Benny has been riding his bike down the path that links our farms since he was a child, and by the time he was in high school he was showing up in our kitchen to talk to Joe about his 4-H projects. We called Benny the Man with the Plan—-heirloom apples, high--density apples, club apples—-he made a dinner presentation out of every pamphlet the Michigan Farm Bureau sent. The constant chatter about apples was mostly cover for his nerves because clearly it was Emily he had come to see. Even before he left for college he made it clear he was coming back to work with his parents. Benny hadn’t missed the fact that other lives were available to him, it was just that the choice he liked best was the one that sprang to life beneath the tires of his bike, the one that might include Emily if she were interested.

But Emily had always been interested in the farm, and she had always been interested in Benny, and over time those two interests slowly pushed Duke aside. Or maybe it didn’t have anything to do with the farm, maybe she just outgrew him. She came home from East Lansing to work the harvest every summer. She said we needed to think about building our own cold storage so that we wouldn’t have to outsource refrigeration, and that maybe we could build a big one and split the cost with our neighbors.
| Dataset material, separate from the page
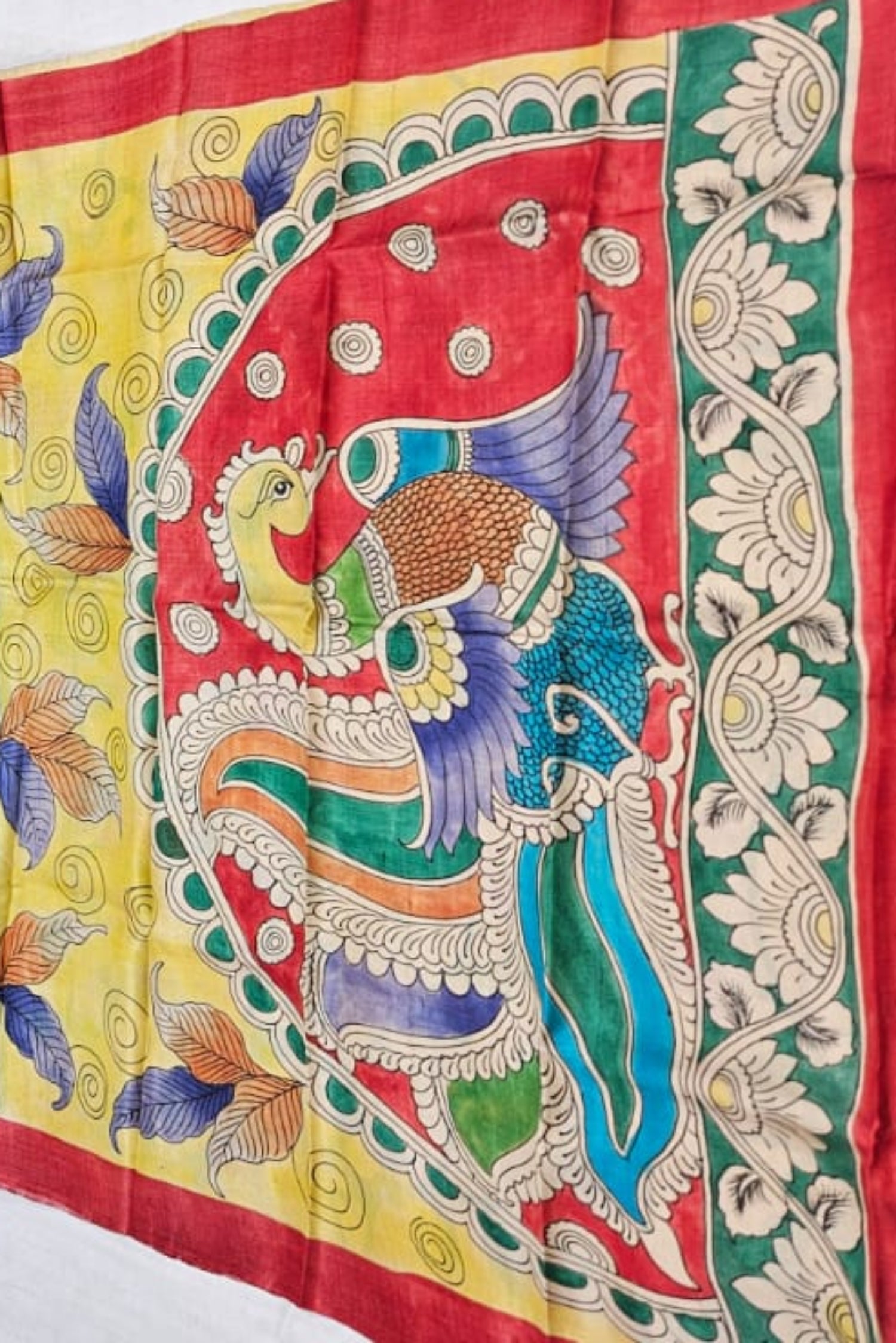 Pure Tussar Handloom Saree with Hand Pen Kalamkari Pallu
The investment would pay for itself when we started selling more sweets for the fresh market.

Where was Duke in all these plans?

He was nowhere.

Hazel heads up the hill to the cemetery where generations of my husband’s people are buried behind a low iron fence, and for whatever reason I follow the dog. A plush vegetation is knitted over all the graves, and I think of how meticulously Joe’s aunt had kept things here, but this is not the summer for weeding. The cemetery is the highest point on the property and would have been the logical site for a house, the way it overlooks the trees and the barn and all the way to the edge of the lake, but those first settlers gave the best land to their dead, the very first a two--year--old named Mary. One by one they followed her up the hill until twenty--nine of them were resting beneath the mossy slabs, and there they wait for us to join them. That’s what life was like back in the day, you buried your children, your husband, your parents right there on the farm. They had never been anywhere else. They had never wanted to be anywhere else.